## EXTRAIT SOURCE

━━━━━━━━━━━━━━━━━━━━

La bataille pour que la direction du SNUIPP exige l’abrogation du décret
Peillon est essentielle pour empêcher la destruction de l’enseignement public
et des statuts des personnels. Tout aussi déterminant dans cette perspective
est le combat pour imposer aux dirigeants syndicaux, principalement ceux du
SNUIPP et ceux du Snes, de s’opposer à la casse des statuts et pour cela de
commencer par refuser la concertation, qui en est l’instrument, dans le cadre
des « chantiers » ouverts par Peillon.
Mais
avant de rentrer dans le vif du sujet, il est nécessaire de procéder à quelques
rappels historiques sur l’enseignement public et plus particulièrement sur
l’enseignement primaire et leurs enseignants.

━━━━━━━━━━━━━━━━━━━━

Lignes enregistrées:
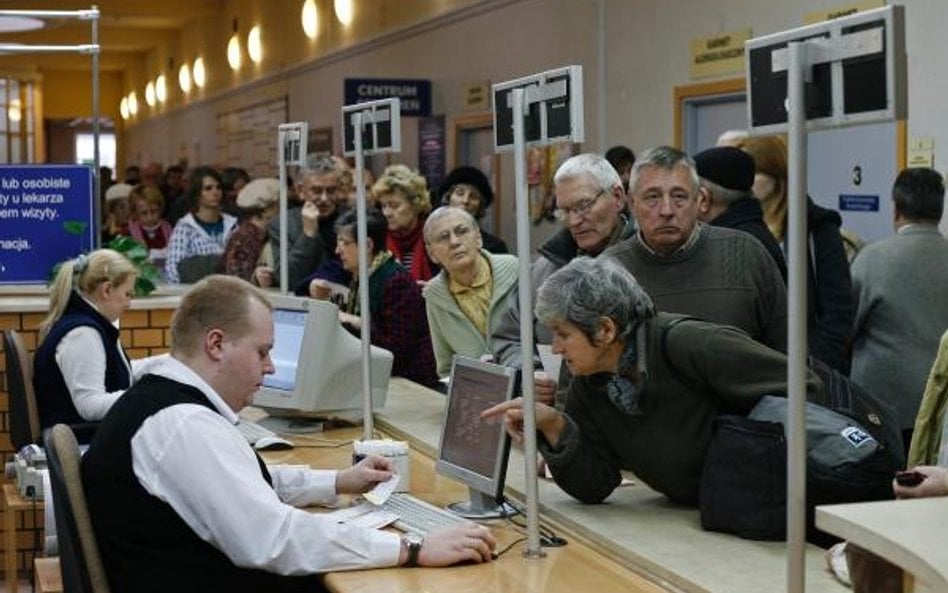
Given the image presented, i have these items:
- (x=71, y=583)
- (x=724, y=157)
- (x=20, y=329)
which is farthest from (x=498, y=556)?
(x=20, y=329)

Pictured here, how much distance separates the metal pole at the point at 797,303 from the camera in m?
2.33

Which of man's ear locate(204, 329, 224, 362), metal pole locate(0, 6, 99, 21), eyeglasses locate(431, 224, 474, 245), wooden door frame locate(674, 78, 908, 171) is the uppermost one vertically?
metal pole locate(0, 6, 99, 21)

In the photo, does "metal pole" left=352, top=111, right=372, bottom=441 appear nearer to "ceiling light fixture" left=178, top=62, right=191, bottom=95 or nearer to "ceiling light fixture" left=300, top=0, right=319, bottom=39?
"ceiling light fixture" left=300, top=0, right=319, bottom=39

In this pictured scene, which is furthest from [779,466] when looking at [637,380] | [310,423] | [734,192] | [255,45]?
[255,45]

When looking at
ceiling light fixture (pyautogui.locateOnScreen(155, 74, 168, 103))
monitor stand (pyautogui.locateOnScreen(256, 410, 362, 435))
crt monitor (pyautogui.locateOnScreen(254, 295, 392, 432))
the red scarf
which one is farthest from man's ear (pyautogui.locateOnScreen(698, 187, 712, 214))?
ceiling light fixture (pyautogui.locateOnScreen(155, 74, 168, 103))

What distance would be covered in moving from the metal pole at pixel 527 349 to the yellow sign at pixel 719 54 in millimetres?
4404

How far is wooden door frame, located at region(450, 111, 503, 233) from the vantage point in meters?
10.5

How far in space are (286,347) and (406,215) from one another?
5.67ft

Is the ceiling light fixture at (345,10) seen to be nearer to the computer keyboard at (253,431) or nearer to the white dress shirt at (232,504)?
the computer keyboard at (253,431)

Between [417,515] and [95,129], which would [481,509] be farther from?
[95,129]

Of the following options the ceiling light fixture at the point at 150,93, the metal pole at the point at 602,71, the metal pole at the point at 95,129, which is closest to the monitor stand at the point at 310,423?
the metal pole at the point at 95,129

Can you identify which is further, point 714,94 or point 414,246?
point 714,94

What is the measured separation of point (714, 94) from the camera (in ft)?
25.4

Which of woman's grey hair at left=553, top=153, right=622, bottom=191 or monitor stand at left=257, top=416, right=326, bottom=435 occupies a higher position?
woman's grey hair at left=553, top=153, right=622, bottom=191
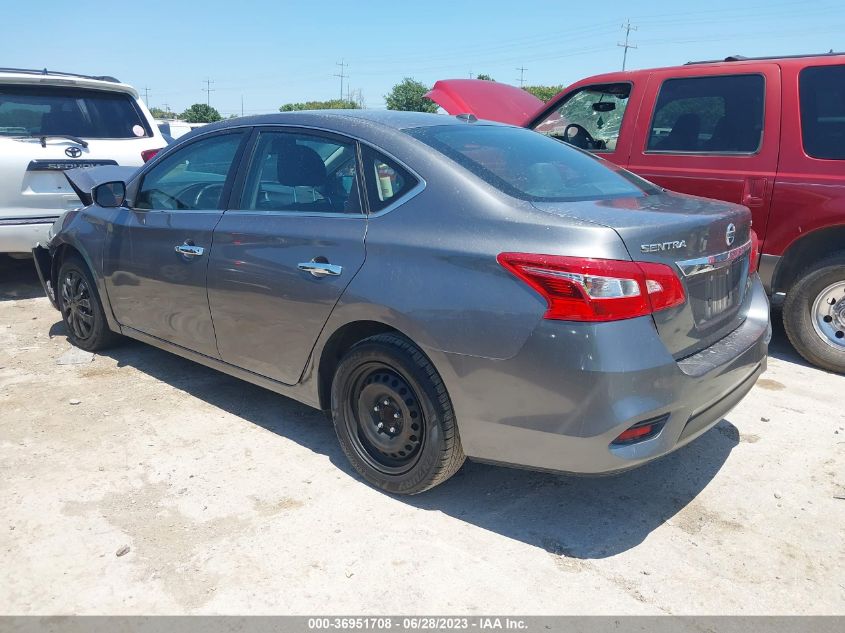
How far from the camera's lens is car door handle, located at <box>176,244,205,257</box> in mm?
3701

━━━━━━━━━━━━━━━━━━━━

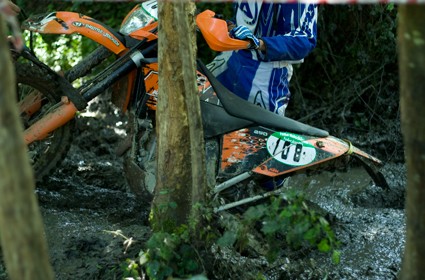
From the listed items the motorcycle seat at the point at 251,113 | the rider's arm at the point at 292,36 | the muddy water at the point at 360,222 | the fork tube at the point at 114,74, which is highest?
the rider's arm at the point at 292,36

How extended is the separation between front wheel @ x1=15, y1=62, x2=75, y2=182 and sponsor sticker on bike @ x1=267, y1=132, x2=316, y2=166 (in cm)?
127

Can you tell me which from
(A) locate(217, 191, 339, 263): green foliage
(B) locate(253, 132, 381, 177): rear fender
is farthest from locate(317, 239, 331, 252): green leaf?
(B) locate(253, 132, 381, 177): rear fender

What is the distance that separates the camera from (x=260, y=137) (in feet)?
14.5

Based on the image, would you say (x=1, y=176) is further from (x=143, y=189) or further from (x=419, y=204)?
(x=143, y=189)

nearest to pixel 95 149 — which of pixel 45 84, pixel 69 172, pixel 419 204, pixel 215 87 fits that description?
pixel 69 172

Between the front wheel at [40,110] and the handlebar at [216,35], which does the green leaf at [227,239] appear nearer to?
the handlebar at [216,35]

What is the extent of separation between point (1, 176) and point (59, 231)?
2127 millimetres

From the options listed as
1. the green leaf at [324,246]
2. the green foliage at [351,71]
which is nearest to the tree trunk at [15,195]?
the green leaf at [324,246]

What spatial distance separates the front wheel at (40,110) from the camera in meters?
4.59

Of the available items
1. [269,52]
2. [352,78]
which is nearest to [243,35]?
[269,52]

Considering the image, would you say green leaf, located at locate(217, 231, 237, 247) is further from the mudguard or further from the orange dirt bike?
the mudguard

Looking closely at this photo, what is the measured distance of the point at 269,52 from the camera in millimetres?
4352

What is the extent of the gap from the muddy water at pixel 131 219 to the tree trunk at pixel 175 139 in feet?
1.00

━━━━━━━━━━━━━━━━━━━━

## TRAVAIL DEMANDÉ
Citez mot pour mot le passage de l'extrait sur le décret Peillon qui commence aux mots « La bataille pour » et s'arrête après « et leurs enseignants. ».

## RÉPONSE ATTENDUE
La bataille pour que la direction du SNUIPP exige l’abrogation du décret
Peillon est essentielle pour empêcher la destruction de l’enseignement public
et des statuts des personnels. Tout aussi déterminant dans cette perspective
est le combat pour imposer aux dirigeants syndicaux, principalement ceux du
SNUIPP et ceux du Snes, de s’opposer à la casse des statuts et pour cela de
commencer par refuser la concertation, qui en est l’instrument, dans le cadre
des « chantiers » ouverts par Peillon.
Mais
avant de rentrer dans le vif du sujet, il est nécessaire de procéder à quelques
rappels historiques sur l’enseignement public et plus particulièrement sur
l’enseignement primaire et leurs enseignants.